STUDY TEXT:

Anywhere does not want you to consider ticket offers (comp tickets/free giveaways/two-for-one tickets or discounts).
Why? Because it devalues your hard work and sets up a pattern where people think that if they wait long enough there will be more giveaways. The key is to set a fair, reasonable price from the beginning.
This could include the selling of your show programmes or T-shirts, CDs or other novelty items. Make sure to bear the cost of production in mind with anything you plan to sell for profit…And be conscious of the environment…does the world need more key rings? 🙂
Advice on sponsorship & partnerships
We are not able to arrange individual fundraising, sponsorship or partnerships, but we can offer advice.
If you consider finding sponsorship and partnerships part of the pre-promotion of the show you’ll be surprised how much it broadens your audience reach even if a formal relationship does not develop or no money changes hands.
By making connections you’re widening your network. The key is to consider your proposition from your prospective sponsors’ point of view:
- How does your work relate to their organisation?
- What do they stand to gain from supporting you?
By placing theatre anywhere, the festival provides the opportunity to target businesses that would not ordinarily engage with the arts.
Think about what local business could benefit from their association with you.

Stored items:
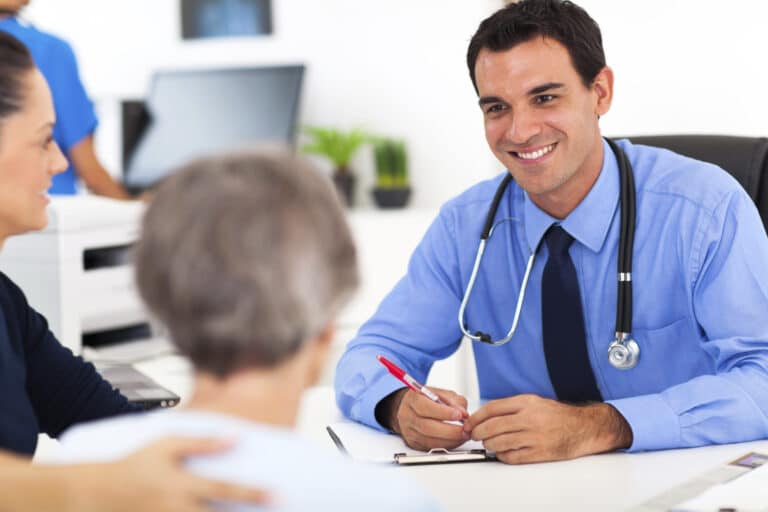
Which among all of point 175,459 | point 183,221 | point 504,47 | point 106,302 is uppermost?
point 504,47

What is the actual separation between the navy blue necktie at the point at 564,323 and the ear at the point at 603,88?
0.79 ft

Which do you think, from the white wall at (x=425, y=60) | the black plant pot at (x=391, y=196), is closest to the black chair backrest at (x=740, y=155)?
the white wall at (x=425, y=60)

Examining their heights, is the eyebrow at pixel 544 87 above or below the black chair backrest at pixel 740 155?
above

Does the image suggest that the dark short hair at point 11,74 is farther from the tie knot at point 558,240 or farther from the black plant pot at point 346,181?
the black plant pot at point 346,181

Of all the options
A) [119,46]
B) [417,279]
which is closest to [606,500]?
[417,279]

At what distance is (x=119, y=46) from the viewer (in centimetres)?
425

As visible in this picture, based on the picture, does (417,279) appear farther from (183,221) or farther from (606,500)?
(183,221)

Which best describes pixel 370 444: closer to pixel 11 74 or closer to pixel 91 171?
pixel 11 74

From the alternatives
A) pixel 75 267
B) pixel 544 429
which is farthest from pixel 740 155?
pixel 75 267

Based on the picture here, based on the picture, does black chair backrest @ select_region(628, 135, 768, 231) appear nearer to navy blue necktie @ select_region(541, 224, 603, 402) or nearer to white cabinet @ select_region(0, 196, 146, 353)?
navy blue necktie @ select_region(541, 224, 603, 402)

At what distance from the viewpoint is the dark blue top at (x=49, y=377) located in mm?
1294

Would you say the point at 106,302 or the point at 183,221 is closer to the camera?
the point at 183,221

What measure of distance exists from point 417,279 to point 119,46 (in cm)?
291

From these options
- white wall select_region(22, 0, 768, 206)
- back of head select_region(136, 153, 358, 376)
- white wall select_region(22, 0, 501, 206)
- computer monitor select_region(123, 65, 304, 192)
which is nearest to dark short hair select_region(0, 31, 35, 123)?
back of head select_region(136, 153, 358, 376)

==

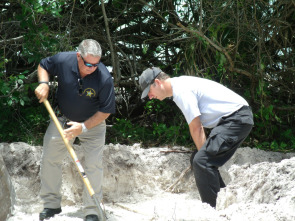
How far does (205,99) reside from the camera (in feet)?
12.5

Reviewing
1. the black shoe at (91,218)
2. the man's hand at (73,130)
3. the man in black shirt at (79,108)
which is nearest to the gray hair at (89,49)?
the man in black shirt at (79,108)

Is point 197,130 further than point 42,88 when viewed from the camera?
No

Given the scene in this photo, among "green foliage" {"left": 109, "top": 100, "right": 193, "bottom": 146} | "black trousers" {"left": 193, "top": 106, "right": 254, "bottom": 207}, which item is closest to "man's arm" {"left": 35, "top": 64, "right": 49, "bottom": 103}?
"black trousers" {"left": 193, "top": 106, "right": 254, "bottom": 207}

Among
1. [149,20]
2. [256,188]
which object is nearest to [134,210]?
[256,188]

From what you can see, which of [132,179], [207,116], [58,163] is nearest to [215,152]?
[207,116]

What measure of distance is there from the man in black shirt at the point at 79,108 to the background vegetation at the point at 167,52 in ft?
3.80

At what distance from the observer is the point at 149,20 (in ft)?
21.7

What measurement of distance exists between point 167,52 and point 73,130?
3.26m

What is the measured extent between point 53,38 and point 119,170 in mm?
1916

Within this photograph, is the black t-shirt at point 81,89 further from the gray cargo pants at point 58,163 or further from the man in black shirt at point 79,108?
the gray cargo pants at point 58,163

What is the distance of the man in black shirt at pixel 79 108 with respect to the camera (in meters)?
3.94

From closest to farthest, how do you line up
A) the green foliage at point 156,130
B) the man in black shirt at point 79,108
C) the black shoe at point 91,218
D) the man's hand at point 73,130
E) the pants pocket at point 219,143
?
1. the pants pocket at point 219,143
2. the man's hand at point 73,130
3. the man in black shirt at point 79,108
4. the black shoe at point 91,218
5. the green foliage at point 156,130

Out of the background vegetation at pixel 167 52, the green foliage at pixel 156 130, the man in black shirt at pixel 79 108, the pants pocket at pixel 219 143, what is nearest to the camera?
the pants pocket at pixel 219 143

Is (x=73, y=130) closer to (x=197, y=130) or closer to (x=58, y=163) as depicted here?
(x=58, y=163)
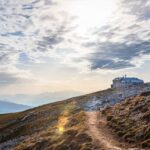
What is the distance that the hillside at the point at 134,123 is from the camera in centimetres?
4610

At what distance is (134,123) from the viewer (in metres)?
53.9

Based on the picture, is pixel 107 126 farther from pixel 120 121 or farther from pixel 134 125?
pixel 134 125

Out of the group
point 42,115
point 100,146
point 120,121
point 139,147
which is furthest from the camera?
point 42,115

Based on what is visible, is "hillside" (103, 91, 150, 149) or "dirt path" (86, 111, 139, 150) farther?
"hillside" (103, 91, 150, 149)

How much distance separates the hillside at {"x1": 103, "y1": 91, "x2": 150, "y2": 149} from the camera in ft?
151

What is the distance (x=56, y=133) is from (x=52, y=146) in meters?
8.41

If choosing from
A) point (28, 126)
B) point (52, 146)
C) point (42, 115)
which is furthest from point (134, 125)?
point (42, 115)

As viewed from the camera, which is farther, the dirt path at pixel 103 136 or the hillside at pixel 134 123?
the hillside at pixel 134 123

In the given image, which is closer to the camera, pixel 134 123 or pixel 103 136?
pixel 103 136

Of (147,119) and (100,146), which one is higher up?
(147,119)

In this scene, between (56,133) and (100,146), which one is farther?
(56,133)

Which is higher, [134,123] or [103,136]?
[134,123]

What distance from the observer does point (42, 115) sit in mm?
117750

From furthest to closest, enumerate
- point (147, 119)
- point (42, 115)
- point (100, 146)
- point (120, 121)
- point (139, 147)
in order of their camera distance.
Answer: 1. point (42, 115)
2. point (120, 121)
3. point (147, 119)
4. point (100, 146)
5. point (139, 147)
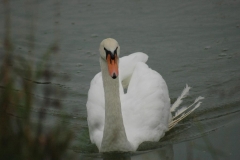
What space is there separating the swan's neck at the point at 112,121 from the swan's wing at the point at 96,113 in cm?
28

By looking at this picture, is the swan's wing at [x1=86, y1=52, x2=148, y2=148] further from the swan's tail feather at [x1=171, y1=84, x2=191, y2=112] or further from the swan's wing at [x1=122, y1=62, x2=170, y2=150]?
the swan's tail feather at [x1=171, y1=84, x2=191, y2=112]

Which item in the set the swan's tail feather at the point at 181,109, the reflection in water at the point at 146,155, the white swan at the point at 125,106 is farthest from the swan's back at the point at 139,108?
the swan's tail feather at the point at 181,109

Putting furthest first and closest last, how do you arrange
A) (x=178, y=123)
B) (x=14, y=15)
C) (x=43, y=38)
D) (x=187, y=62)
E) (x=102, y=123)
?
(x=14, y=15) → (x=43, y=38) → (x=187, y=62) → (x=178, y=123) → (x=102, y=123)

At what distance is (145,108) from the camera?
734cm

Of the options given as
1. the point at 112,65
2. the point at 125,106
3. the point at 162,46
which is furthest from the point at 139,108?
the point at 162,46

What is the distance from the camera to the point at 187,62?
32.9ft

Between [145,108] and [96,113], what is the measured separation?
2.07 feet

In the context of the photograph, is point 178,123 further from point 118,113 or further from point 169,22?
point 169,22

==

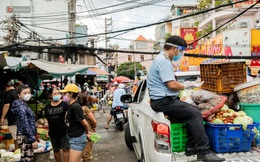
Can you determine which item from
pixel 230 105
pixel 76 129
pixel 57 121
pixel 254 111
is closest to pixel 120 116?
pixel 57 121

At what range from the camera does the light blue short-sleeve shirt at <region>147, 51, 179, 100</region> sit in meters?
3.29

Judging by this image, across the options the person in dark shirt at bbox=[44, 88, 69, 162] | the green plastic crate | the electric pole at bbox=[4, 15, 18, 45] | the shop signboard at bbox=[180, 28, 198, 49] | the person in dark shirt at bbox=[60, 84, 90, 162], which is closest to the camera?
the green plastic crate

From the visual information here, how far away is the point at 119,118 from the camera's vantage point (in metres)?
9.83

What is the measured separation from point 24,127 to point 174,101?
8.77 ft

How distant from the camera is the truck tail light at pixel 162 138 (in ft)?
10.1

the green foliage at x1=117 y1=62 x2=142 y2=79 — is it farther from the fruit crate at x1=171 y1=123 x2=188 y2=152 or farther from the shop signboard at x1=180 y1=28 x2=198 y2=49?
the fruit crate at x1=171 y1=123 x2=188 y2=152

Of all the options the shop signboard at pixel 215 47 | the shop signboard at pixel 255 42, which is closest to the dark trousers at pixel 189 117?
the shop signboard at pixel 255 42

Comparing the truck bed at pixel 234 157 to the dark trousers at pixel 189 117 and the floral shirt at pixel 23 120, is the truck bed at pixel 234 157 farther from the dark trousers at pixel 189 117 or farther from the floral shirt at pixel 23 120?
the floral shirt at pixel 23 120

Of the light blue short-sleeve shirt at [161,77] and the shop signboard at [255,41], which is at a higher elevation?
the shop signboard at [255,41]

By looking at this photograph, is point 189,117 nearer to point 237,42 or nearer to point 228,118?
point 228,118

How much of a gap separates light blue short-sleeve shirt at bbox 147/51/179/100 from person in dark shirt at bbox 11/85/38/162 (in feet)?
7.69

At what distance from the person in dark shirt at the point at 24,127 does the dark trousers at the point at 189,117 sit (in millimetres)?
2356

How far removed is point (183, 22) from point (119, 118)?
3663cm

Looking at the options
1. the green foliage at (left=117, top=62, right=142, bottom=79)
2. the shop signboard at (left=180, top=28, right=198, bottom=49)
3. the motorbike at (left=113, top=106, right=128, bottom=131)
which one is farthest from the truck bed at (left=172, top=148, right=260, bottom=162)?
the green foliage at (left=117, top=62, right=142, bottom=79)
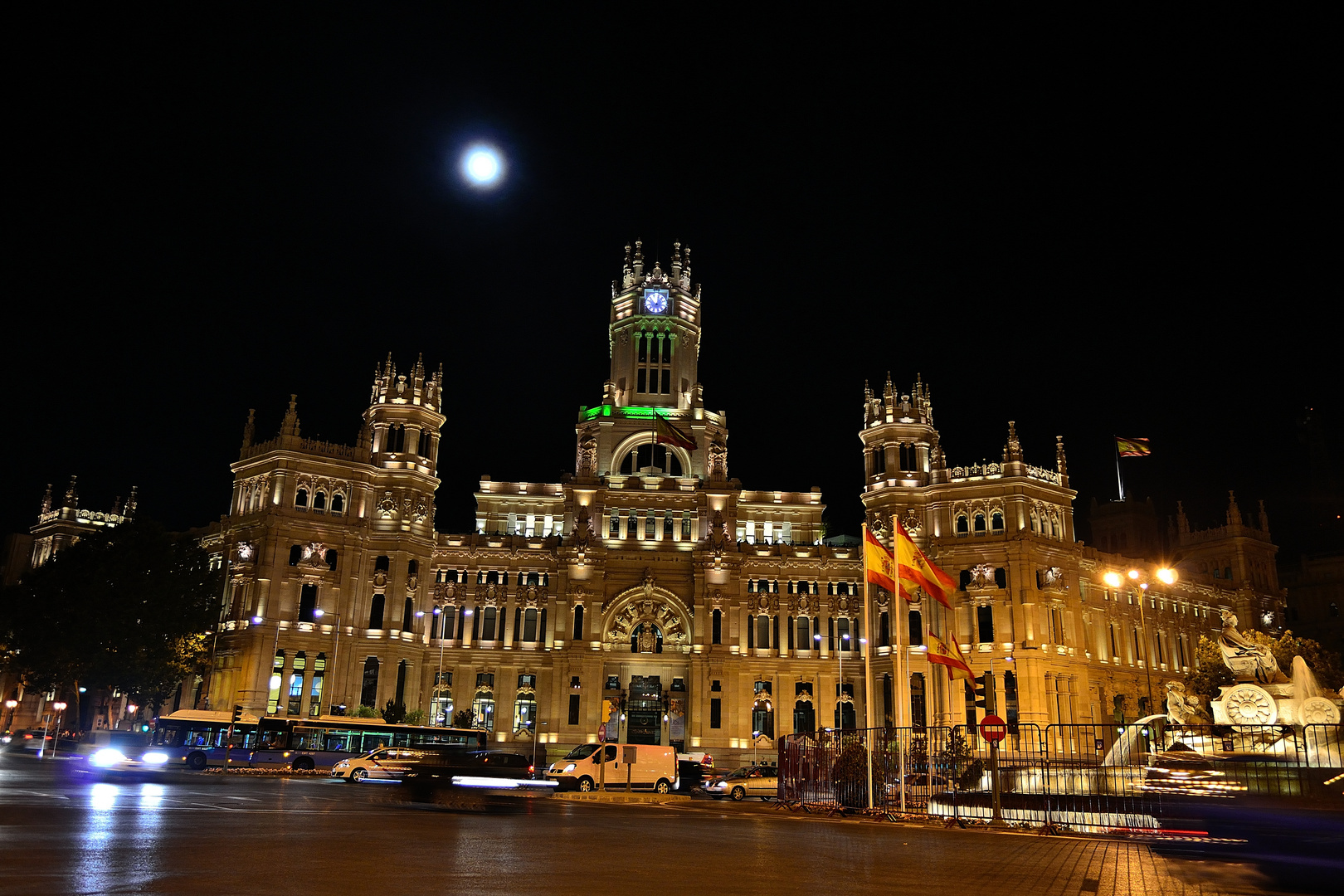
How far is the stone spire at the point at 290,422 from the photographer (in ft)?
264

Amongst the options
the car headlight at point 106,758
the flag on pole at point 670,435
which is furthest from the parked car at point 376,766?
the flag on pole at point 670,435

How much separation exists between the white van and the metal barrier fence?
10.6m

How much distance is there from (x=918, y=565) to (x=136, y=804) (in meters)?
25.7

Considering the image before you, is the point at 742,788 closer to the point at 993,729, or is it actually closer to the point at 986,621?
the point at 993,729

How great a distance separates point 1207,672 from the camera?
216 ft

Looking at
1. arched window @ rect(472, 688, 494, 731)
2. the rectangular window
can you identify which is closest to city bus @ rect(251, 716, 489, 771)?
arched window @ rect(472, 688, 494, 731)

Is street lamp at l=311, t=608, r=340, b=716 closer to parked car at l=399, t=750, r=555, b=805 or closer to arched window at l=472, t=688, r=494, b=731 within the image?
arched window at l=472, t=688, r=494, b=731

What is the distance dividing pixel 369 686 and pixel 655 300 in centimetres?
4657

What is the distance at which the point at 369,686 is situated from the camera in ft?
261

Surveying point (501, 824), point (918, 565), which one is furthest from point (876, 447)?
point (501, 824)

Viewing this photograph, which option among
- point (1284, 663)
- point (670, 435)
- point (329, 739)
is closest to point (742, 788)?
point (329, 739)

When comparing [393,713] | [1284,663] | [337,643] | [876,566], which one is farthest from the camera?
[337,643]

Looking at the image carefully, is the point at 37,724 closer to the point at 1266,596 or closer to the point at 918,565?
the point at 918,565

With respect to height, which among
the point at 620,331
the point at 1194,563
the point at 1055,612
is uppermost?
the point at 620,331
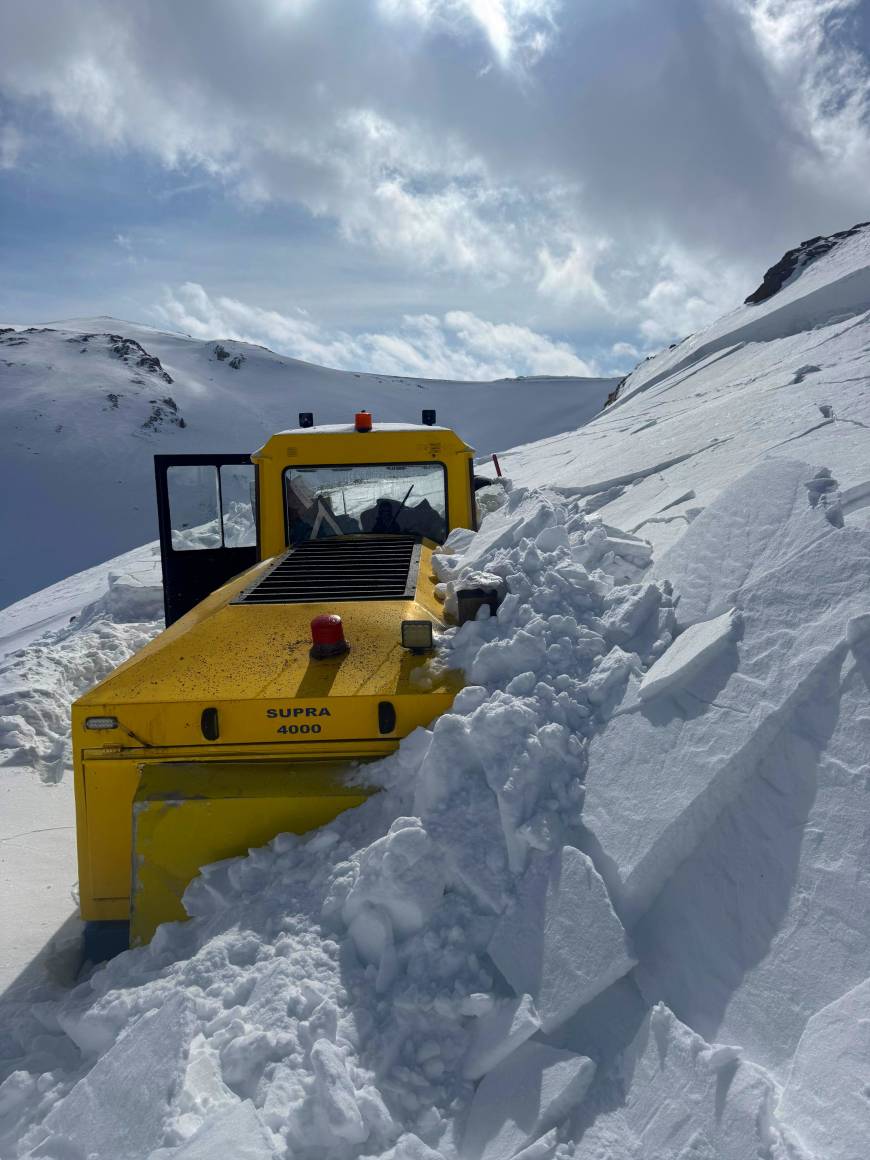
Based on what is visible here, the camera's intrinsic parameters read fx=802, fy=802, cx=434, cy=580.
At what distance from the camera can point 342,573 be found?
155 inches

PROBLEMS AND TASKS:
1. Please list every kind of ticket offer that the festival advice text mentions.
2. Answer these questions from the festival advice text:
(a) What three things does the festival say it is not able to arrange?
(b) What cost should be kept in mind with anything sold for profit?
(c) Which businesses does placing theatre anywhere give the opportunity to target?

EXPECTED RESULTS:
1.
comp tickets
free giveaways
two-for-one tickets
discounts

2.
(a) Individual fundraising, sponsorship or partnerships.
(b) The cost of production.
(c) Businesses that would not ordinarily engage with the arts.